A recent study published in The Latest England Journal of Medicine evaluated whether the bacilli Calmette–Guérin (BCG) vaccine could protect healthcare staff (HCWs) against coronavirus disease 2019 (COVID-19).

​​​​​​​Study: Randomized Trial of BCG Vaccine to Protect against Covid-19 in Health Care Staff. Image Credit: ChompooSuriyo/Shutterstock.com

Background

The BCG vaccine has off-target immunomodulatory effects, which could moreover protect against other infections. The vaccine is related to a lower mortality risk from any cause in infants and a lower risk of respiratory infections in adults/adolescents.

Within the early COVID-19 pandemic, BCG vaccine repurposing was proposed to guard against COVID-19. The hypothesis was that the vaccine might augment protection against SARS-CoV-2 until vaccines for the pathogen were available.

Concerning the study

In the current study, researchers evaluated whether COVID-19 incidence and severity can be lower in BCG-vaccinated HCWs in a randomized controlled trial. The study was conducted in two phases.

In the primary phase, only Australian HCWs were recruited between March and May 2020. Within the second phase, HCWs were recruited from Brazil, Spain, the Netherlands, and the UK between May 2020 and April 2021.

Subjects were excluded if previously they were SARS-CoV-2-positive, immunized with the BCG vaccine up to now yr or other live-attenuated vaccines up to now month, involved in other COVID-19 trials, or had contraindications to the BCG vaccine.

Participants within the double-blind second phase were randomized to receive the BCG vaccine or a saline placebo and were followed for one yr.

The present evaluation focused on the second phase because community transmission of SARS-CoV-2 was negligible in the primary phase. Blood samples were collected at baseline and each three months after randomization for serologic testing.
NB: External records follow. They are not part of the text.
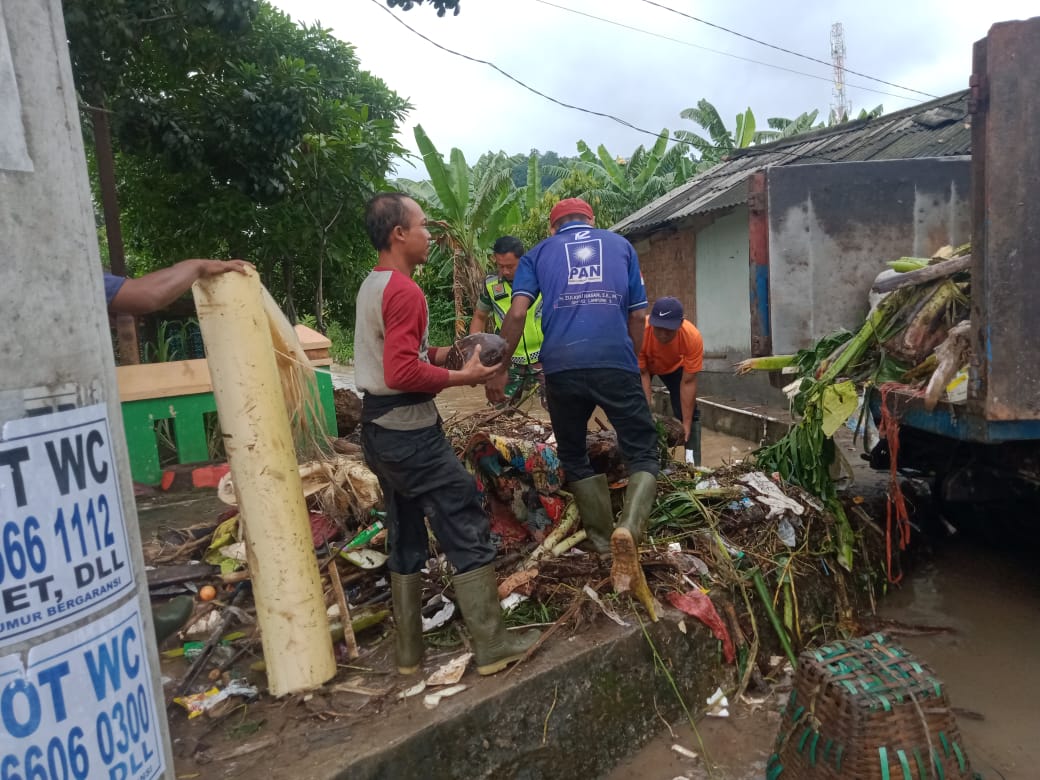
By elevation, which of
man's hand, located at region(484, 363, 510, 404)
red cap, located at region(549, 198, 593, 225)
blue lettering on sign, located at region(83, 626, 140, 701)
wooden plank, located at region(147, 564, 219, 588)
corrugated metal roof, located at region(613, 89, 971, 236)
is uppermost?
corrugated metal roof, located at region(613, 89, 971, 236)

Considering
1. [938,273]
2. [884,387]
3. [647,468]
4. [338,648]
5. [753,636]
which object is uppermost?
[938,273]

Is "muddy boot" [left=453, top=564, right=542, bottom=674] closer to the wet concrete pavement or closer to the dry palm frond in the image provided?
the wet concrete pavement

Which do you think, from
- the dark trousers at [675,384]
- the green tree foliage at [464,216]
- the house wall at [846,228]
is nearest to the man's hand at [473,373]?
the house wall at [846,228]

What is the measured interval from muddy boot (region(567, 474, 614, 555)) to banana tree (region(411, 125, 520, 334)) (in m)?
10.4

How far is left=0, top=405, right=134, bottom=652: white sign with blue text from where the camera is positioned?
1168mm

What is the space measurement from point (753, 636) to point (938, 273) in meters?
2.04

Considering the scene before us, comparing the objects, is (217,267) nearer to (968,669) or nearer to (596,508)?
(596,508)

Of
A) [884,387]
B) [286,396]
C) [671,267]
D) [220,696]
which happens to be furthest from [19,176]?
[671,267]

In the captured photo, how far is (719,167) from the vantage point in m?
13.3

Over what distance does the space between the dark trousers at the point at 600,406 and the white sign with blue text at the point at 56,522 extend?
7.40 feet

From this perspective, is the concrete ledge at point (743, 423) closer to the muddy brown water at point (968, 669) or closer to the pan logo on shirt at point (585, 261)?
the muddy brown water at point (968, 669)

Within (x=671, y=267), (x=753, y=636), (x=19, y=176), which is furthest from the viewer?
(x=671, y=267)

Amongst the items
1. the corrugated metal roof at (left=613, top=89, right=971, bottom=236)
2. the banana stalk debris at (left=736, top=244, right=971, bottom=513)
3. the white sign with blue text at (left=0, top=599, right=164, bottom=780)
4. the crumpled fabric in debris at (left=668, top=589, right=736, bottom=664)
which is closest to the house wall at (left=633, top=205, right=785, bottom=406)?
the corrugated metal roof at (left=613, top=89, right=971, bottom=236)

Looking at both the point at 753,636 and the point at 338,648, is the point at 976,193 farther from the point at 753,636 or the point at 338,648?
the point at 338,648
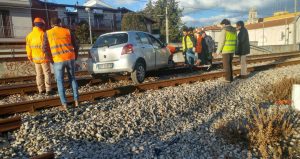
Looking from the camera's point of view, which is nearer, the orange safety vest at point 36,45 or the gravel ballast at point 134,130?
the gravel ballast at point 134,130

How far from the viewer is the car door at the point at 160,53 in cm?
1038

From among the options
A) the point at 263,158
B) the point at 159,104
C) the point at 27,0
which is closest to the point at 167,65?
the point at 159,104

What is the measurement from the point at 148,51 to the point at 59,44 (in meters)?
4.15

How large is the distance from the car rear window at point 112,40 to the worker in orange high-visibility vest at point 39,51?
1844 millimetres

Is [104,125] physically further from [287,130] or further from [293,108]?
[293,108]

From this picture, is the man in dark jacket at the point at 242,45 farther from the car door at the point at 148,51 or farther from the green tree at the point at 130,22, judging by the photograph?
the green tree at the point at 130,22

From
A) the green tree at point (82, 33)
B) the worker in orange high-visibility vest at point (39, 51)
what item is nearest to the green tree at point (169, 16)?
the green tree at point (82, 33)

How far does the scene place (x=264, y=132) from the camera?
14.6 ft

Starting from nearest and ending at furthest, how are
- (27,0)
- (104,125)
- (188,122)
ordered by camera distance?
(104,125) → (188,122) → (27,0)

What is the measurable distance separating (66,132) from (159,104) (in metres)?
2.25

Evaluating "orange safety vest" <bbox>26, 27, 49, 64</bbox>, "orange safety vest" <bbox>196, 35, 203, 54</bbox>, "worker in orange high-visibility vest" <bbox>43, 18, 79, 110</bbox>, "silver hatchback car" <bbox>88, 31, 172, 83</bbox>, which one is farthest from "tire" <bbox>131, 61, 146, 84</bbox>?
"orange safety vest" <bbox>196, 35, 203, 54</bbox>

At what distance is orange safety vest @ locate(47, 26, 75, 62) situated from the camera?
5.93 metres

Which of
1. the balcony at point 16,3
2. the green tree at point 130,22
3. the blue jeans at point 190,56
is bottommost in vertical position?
the blue jeans at point 190,56

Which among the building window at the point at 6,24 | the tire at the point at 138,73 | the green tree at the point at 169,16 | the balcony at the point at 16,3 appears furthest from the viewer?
the green tree at the point at 169,16
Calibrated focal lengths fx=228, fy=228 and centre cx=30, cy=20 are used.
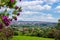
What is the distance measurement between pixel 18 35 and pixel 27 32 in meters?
0.68

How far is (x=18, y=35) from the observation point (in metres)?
13.7

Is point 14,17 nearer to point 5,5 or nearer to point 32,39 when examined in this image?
point 5,5

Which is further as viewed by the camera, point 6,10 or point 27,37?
point 27,37

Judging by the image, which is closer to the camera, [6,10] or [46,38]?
[6,10]

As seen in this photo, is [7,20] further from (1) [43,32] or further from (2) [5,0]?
(1) [43,32]

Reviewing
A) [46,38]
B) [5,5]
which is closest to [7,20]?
[5,5]

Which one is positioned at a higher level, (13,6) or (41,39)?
(13,6)

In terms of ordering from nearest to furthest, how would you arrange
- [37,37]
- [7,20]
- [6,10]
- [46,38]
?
[7,20]
[6,10]
[46,38]
[37,37]

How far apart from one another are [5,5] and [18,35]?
11.0m

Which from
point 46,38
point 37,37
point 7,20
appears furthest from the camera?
point 37,37

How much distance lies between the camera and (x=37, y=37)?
1410 centimetres

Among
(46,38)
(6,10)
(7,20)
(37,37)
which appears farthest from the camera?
(37,37)

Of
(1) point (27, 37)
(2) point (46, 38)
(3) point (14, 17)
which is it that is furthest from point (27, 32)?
(3) point (14, 17)

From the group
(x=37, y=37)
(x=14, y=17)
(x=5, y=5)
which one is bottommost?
(x=37, y=37)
Respiratory swab samples were also obtained from Brazilian HCWs for the SARS-CoV-2 reverse-transcription polymerase chain response (RT-PCR) assay.

Randomization was stratified by age group, geographic region, and the presence/absence of coexisting conditions.

A dose of 0.1 ml BCG-Denmark vaccine or placebo was intradermally injected. Primary outcomes were the incidence of symptomatic COVID-19 and severe illness at six months post-randomization.

Severe illness is a COVID-19 episode with severe disease without hospitalization or death. Secondary outcomes were asymptomatic infection, time to COVID-19 onset, variety of days with symptoms, variety of days confined to bed or absent from work, variety of COVID-19 episodes, and complications.

Findings

Within the second phase, 3,988 HCWs were randomized to receive the BCG vaccine or placebo. Baseline characteristics were similar between vaccine and placebo recipients, apart from the marginally higher proportion of females amongst placebo recipients.

Most participants (64%) were recruited in Brazil. At baseline, 14% of participants were positive for SARS-CoV-2 antibodies, and a pair of.7% of swabs from Brazilian participants were positive for SARS-CoV-2.

As such, the modified intention-to-treat population included 1,703 subjects within the BCG group and 1,683 within the placebo group. Symptomatic COVID-19 was recorded in 132 BCG recipients and 106 placebo recipients. Severe COVID-19 occurred in 75 and 61 subjects in BCG and placebo groups, respectively.

Most patients with severe illness couldn’t work for a minimum of three days. The probability of any episode of COVID-19 was higher amongst BCG recipients than placebo participants. Five hospitalizations occurred in each group. BCG recipients aged 60 or older had fewer days with symptoms than those within the placebo group.

In a subgroup of HCWs without coexisting conditions, BCG recipients had fewer days with symptoms than placebo recipients. In a subset of those with coexisting conditions, placebo recipients had fewer symptomatic days than BCG recipients.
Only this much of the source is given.